**Page extract**.
== == ==

Climate-friendly hybrid multiple units have the potential to replace the majority of diesel vehicles on rail routes without overhead cables. That was the conclusion of an NOW-commissioned market study by the Institute of Vehicle Concepts of the German Aerospace Center (DLR – Deutsches Zentrum für Luft- und Raumfahrt).

For the study: “Market analysis of alternative drives in German regional rail transport”, over 130 regional rail line networks were examined in Germany. DLR researchers illustrate possibilities for how rail transport can be shaped in a more environmentally-friendly way in future with innovative vehicle technologies.

In regional rail transport, overhead line routes perform best, which is why important primary routes are predominantly electrified. Planning, getting approval for and building overhead lines can be very time- and cost-intensive. Most of the time railway tracks, platforms or bridges must be rebuilt and brought up to modern technical standards in order to be able to install overhead lines. That is the reason why secondary lines in particular, are often either not or only partially equipped with overhead lines. Hybrid rail cars represent a low emission alternative to diesel vehicles: the electrically driven hybrid railcars draw their electricity either from the overhead line or independently from it – in the form of batteries or fuel cells.

Up to 2,500 hybrid multiple units nationwide

Diesel rail cars are used on over 400 German regional railway lines, with most of them operating in the larger states of Baden-Württemberg, Bavaria and North-Rhine Westphalia. DLR researchers determined how many railway vehicles with alternative drives could be used for these line networks. A nationwide market potential of up to 2,500 hybrid multiple units by 2038 was identified, according to the future share of overhead lines of the route network. Whether batteries or fuel cells are used is not only dependent on the features specific to the line. Apart from route distances, electrified sections or importance as a primary or secondary connection, in addition to the costs for vehicles, their operation and the adaptation of the infrastructure, also play a role.

== == ==

**Data records**.
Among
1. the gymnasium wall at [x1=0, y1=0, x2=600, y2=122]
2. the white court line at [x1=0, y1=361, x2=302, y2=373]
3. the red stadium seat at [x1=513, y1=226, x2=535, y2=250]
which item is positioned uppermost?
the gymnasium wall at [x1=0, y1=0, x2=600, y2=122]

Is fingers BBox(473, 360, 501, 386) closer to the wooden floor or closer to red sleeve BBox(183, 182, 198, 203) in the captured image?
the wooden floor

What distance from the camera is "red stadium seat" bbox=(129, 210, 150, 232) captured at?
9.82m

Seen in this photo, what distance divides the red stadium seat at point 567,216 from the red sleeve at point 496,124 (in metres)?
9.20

== == ==

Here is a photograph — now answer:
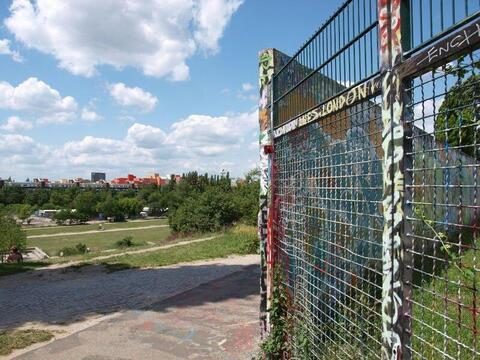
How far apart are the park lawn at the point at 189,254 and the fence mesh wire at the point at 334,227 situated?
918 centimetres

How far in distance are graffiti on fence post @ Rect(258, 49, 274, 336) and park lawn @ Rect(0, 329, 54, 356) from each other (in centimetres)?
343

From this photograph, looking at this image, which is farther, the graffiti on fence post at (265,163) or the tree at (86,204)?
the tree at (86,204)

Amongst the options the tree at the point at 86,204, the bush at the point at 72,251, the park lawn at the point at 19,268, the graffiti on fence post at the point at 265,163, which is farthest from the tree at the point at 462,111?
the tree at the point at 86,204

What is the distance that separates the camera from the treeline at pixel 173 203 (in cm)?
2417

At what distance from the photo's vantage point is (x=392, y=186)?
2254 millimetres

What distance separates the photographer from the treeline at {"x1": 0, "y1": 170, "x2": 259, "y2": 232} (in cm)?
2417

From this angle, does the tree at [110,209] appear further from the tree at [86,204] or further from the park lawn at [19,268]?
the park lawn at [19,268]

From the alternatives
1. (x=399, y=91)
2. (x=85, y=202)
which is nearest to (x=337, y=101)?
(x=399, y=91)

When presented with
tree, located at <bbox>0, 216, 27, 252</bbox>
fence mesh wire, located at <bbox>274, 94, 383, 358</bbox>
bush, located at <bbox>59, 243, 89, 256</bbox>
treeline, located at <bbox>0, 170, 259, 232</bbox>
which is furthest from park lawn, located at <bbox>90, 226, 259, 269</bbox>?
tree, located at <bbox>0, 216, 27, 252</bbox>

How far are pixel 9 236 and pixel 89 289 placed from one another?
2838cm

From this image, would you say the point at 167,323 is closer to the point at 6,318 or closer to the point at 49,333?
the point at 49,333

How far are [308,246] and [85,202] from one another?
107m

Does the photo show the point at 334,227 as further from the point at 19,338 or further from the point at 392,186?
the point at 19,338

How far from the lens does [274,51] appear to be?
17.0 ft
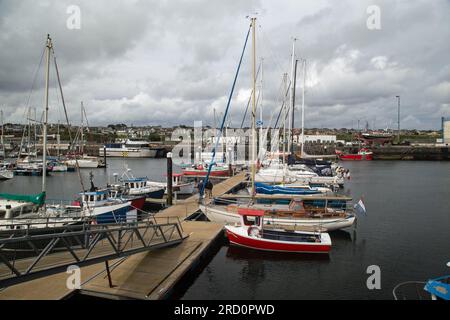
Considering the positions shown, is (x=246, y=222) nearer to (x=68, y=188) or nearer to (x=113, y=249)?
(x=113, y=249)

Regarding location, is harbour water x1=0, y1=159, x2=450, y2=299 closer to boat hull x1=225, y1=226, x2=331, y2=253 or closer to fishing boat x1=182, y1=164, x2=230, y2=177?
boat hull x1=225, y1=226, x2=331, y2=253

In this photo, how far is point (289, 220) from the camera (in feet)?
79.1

== == ==

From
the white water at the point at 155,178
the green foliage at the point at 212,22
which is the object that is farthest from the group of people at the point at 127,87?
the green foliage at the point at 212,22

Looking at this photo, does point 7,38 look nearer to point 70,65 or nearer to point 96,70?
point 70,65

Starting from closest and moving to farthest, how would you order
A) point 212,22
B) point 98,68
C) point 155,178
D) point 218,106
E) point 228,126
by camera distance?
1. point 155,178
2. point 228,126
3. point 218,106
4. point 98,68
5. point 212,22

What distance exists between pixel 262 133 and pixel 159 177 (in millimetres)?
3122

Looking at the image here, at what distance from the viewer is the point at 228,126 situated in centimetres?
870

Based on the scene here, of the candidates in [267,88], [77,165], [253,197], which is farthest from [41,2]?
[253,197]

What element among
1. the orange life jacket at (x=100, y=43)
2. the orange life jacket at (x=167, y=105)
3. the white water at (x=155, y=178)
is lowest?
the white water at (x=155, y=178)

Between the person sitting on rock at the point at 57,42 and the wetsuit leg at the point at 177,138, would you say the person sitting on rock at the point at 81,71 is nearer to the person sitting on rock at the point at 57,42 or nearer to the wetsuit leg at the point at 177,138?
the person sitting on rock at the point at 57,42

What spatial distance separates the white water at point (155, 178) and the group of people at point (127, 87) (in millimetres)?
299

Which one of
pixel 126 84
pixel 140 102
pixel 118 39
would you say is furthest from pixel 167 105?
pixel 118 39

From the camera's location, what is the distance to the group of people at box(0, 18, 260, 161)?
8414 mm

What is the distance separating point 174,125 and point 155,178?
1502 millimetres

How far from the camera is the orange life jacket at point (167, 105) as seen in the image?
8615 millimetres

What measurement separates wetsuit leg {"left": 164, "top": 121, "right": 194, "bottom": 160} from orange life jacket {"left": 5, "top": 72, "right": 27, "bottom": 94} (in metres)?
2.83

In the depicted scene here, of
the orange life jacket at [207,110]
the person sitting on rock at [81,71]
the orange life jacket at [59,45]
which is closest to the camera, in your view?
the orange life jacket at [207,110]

== == ==

**Task to carry out**. Repeat the passage on hybrid multiple units replacing diesel rail vehicles in full, word for word.

**Output**.
Climate-friendly hybrid multiple units have the potential to replace the majority of diesel vehicles on rail routes without overhead cables. That was the conclusion of an NOW-commissioned market study by the Institute of Vehicle Concepts of the German Aerospace Center (DLR – Deutsches Zentrum für Luft- und Raumfahrt).

For the study: “Market analysis of alternative drives in German regional rail transport”, over 130 regional rail line networks were examined in Germany. DLR researchers illustrate possibilities for how rail transport can be shaped in a more environmentally-friendly way in future with innovative vehicle technologies.

In regional rail transport, overhead line routes perform best, which is why important primary routes are predominantly electrified. Planning, getting approval for and building overhead lines can be very time- and cost-intensive. Most of the time railway tracks, platforms or bridges must be rebuilt and brought up to modern technical standards in order to be able to install overhead lines. That is the reason why secondary lines in particular, are often either not or only partially equipped with overhead lines. Hybrid rail cars represent a low emission alternative to diesel vehicles: the electrically driven hybrid railcars draw their electricity either from the overhead line or independently from it – in the form of batteries or fuel cells.

Up to 2,500 hybrid multiple units nationwide

Diesel rail cars are used on over 400 German regional railway lines, with most of them operating in the larger states of Baden-Württemberg, Bavaria and North-Rhine Westphalia. DLR researchers determined how many railway vehicles with alternative drives could be used for these line networks. A nationwide market potential of up to 2,500 hybrid multiple units by 2038 was identified, according to the future share of overhead lines of the route network. Whether batteries or fuel cells are used is not only dependent on the features specific to the line. Apart from route distances, electrified sections or importance as a primary or secondary connection, in addition to the costs for vehicles, their operation and the adaptation of the infrastructure, also play a role.